• Consignes:
1. Répondez à ces questions d'après le texte sur le film de Kirill Serebrennikov :
(a) À quelle date le film est-il sorti sur les écrans français ?
(b) Quelle maison d'édition a publié le roman d'Alexeï Salnikov en français ?
(c) Quelle actrice interprète Petrova ?
2. Extrayez tel quel le passage du texte sur le film de Kirill Serebrennikov qui débute aux mots « D'emblée le spectateur » et s'achève après les mots « Khamatova en Petrova). ».
3. Poursuivez le texte sur le film de Kirill Serebrennikov à la suite de sa dernière phrase.

═══ Extrait du texte ═══

Présenté à Cannes en juillet 2021 en l'absence du réalisateur Kirill Serebrennikov assigné à résidence à Moscou, le film est sorti sur les écrans français le 1er décembre 2021. Il reprend fidèlement l'intrigue du roman d'Alexeï Salnikov publié en français par les éditions des Syrtes en 2020 sous le titre Les Petrov, la grippe, etc, un surprenant roman que Wodka a déjà chroniqué (lien) et qu'il est manifestement préférable d'avoir lu pour suivre ce film qui ne cherche pas à séduire le grand public, mais les amateurs de films originaux et extravagants.

 

D'emblée le spectateur est fracassé par l'interprétation cinématographique qui prend ses distances avec l'écriture froide du roman  : un univers sonore puissant, parfois assourdissant, emprunté au rock et au style undergound de Kusturica ; des dialogues hurlés et des scènes pleines de brutalité ; des images oppressantes et obscurcies, à la photographie souvent glauque d'intérieurs obscurs et d'extérieurs nocturnes et sombres malgré la neige de l'hiver russe ; des acteurs puissants enfin (dont Semyon Serzin en Petrov, et Chulpan Khamatova en Petrova).

═══ Informations fournies ═══

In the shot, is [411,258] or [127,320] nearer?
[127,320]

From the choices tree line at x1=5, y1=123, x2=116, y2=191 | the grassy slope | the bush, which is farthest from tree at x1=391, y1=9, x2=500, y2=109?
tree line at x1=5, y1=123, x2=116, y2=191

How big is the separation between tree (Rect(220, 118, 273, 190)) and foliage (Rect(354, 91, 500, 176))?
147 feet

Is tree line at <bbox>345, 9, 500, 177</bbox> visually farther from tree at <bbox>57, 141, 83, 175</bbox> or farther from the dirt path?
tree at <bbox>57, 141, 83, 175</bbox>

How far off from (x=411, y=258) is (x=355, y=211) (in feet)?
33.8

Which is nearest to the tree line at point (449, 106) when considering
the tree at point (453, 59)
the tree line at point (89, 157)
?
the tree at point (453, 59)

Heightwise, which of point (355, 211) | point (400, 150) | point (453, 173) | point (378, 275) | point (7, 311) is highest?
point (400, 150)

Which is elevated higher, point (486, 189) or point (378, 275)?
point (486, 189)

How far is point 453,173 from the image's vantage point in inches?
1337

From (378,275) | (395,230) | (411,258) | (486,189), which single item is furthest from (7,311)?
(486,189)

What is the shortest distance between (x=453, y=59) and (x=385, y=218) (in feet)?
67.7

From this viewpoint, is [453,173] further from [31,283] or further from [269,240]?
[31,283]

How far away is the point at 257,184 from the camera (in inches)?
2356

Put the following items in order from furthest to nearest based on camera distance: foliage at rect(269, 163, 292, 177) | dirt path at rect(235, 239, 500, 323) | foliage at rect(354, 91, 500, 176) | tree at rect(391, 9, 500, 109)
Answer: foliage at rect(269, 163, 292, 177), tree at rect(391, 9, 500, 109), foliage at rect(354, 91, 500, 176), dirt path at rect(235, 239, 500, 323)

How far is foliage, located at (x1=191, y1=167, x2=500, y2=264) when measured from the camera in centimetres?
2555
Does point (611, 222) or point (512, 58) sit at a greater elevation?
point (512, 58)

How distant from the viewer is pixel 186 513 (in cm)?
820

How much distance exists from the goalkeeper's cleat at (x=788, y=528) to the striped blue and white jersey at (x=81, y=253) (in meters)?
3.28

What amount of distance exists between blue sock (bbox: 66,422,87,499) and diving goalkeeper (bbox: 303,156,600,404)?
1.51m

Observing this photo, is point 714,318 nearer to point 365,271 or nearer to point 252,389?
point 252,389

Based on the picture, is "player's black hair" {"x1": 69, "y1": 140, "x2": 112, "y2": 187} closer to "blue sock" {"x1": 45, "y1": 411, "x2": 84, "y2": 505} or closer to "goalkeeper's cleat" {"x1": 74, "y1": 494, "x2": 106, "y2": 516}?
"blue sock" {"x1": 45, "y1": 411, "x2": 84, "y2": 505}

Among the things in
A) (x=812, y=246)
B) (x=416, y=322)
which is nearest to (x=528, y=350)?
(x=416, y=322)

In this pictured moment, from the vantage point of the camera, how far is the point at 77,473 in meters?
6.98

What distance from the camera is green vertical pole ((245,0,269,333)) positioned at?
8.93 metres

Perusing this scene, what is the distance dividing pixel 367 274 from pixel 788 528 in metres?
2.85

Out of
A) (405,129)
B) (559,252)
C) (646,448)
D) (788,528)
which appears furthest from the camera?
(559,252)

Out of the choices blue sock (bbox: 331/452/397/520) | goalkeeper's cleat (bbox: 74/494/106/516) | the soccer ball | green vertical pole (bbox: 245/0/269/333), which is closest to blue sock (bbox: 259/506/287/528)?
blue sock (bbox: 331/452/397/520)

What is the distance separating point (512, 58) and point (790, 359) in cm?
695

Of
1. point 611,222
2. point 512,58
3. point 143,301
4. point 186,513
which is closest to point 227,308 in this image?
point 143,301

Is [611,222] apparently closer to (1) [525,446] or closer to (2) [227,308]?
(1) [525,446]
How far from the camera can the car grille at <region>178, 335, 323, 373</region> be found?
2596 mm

═══

• Réponses ci-dessous:
1.
(a) Le 1er décembre 2021.
(b) Les éditions des Syrtes.
(c) Chulpan Khamatova.

2.
D'emblée le spectateur est fracassé par l'interprétation cinématographique qui prend ses distances avec l'écriture froide du roman  : un univers sonore puissant, parfois assourdissant, emprunté au rock et au style undergound de Kusturica ; des dialogues hurlés et des scènes pleines de brutalité ; des images oppressantes et obscurcies, à la photographie souvent glauque d'intérieurs obscurs et d'extérieurs nocturnes et sombres malgré la neige de l'hiver russe ; des acteurs puissants enfin (dont Semyon Serzin en Petrov, et Chulpan Khamatova en Petrova).

3.
Petrov trinque avec son ami dans le corbillard

 

Il est tentant d'affirmer que Serebrennikov a mis dans son film toute la rage que lui donne le fait d'être assigné à résidence en Russie jusqu'en 2023 par un pouvoir à l'esprit étriqué. Ainsi, les propos sur le pouvoir placés dans la bouche de Viktor le philosophe alcoolique, prennent un sens qu'ils n'avaient peut-être pas dans l'écriture de Salnikov : en fin de mandat présidentiel, le peuple devrait se prononcer par référendum ; si le peuple est satisfait, le président peut prendre sa retraite, sinon il est fusillé. La phrase fait écho à la scène inaugurale du film quand Petrov, passager de l'autobus, est amené à assister à l'exécution d'un groupe de bourgeois chic pris en otage par un commando de gangsters, scène à rapprocher d'un célèbre tableau de Goya.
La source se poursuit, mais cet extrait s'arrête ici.